--- Dataset excerpts Enclosed Below ---

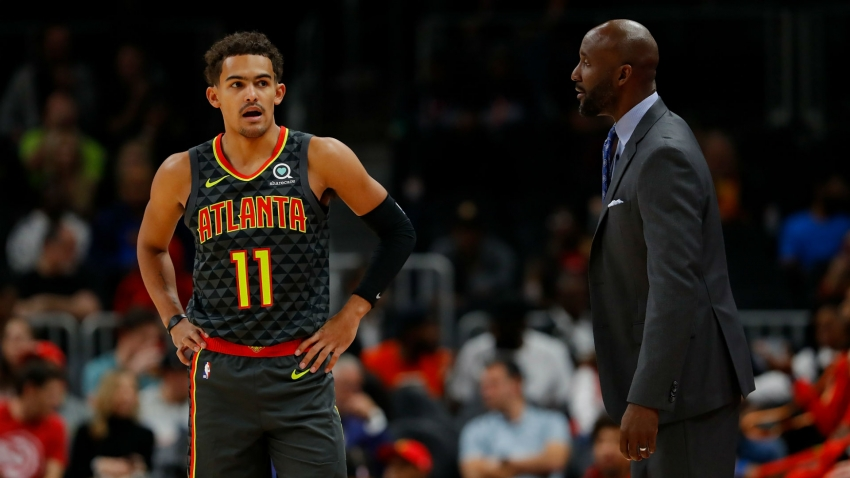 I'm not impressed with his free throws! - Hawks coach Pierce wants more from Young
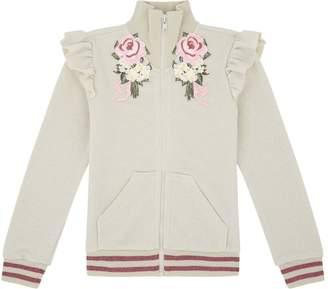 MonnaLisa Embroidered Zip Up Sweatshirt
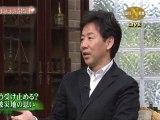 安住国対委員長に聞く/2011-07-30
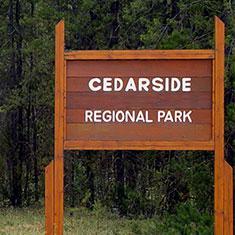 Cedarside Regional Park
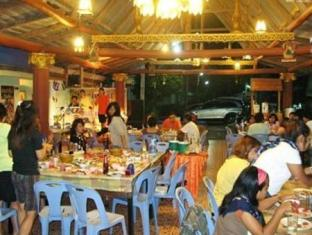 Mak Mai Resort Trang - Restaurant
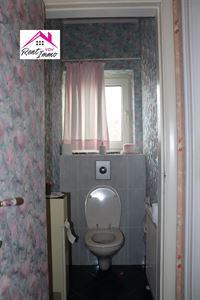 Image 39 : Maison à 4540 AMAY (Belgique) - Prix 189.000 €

--- End of Enclosed Dataset excerpts ---
--- Dataset excerpts Enclosed Below ---

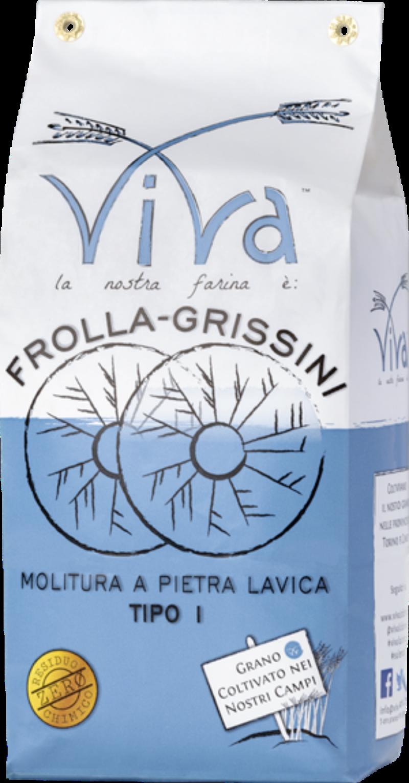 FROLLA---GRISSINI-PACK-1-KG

--- End of Enclosed Dataset excerpts ---

Set down exactly the lines above, from the line containing "I'm not impressed" through the line containing "Image 39 : Maison". Skip the pictures.

**Exercise output:**
 I'm not impressed with his free throws! - Hawks coach Pierce wants more from Young
 MonnaLisa Embroidered Zip Up Sweatshirt
 安住国対委員長に聞く/2011-07-30
 Cedarside Regional Park
 Mak Mai Resort Trang - Restaurant
 Image 39 : Maison à 4540 AMAY (Belgique) - Prix 189.000 €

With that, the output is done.